As the spring weather slowly comes to Michigan, Enbridge resumes its clean up of the Kalamazoo River from the July oil spill, but media attention has been constant throughout the winter.
In news stories released nearly every day throughout February, the Canadian company has faced criticism and questions regarding its safety record, the Kalamazoo River clean up practices and concerns for future problems in pipelines through many wilderness areas in the US and Canada.
In March, a group called PERM (People Enbridge Ruined in Michigan) created a hoax video in which Enbridge advertises its attempt to collect human hair from salons as a way to better clean up inevitable future oil spills.
Enbridge, in a denial of the video, criticized the group as “making light of a serious issue,” and reiterated its focus on safety and social responsibility.

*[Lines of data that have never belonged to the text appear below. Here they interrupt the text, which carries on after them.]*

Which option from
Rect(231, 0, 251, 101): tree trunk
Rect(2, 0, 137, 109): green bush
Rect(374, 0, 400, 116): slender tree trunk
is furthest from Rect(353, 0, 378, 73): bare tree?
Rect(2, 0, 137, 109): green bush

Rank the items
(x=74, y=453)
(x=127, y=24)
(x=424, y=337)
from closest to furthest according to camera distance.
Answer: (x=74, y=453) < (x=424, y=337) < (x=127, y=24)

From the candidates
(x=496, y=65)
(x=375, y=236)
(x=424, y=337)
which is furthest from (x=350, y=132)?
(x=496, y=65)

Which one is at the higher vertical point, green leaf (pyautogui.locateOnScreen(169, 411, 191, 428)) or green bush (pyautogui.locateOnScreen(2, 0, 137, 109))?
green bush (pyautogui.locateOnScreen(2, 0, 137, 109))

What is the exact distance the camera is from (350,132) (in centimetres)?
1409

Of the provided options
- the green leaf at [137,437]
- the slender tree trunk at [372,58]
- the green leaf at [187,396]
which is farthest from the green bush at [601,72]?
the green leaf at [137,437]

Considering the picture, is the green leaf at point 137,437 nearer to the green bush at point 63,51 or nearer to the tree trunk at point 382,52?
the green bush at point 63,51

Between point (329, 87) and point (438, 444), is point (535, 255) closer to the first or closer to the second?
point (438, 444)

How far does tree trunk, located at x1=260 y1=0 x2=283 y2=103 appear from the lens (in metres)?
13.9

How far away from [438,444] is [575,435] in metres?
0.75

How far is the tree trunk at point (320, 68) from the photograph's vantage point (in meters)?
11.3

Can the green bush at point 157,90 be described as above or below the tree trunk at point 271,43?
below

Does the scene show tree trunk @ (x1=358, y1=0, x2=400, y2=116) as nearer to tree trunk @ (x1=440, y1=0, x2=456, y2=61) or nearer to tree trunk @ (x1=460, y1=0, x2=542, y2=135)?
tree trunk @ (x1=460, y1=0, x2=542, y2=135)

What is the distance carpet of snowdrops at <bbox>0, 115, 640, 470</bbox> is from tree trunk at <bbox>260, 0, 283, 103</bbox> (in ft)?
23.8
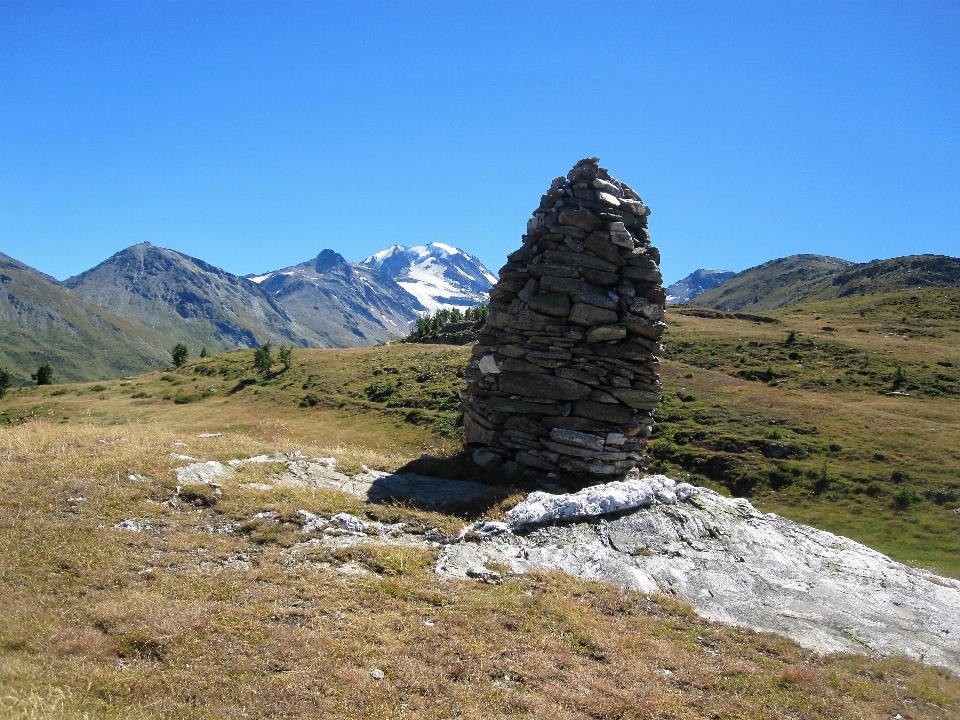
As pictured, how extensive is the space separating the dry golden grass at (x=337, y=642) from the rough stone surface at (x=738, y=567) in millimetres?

The MyHairCares group issued a statement in regards to the satirical nature of the video and its message.
“This was a funny way to dramatize the fact that neither Enbridge nor any other oil company can prevent spills, and that they basically have no cleanup plan. What’s happening in Michigan proves that.”
Meanwhile, the ban on all contact with the Kalamazoo River will remain in place.
The next step in the spring process will be a survey of the spill area to determine how oil has settled over the winter, focused especially on places where submerged oil may have deposited in the riverbed.
Residents are now dealing with the spill aftermath. Living within the cleanup zone means constantly dealing with noisy machinery and worrying about water safety. Others are dealing with the loss of business that comes along with the ban on river contact, such as those involved in fishing, camping and boating recreation on the river.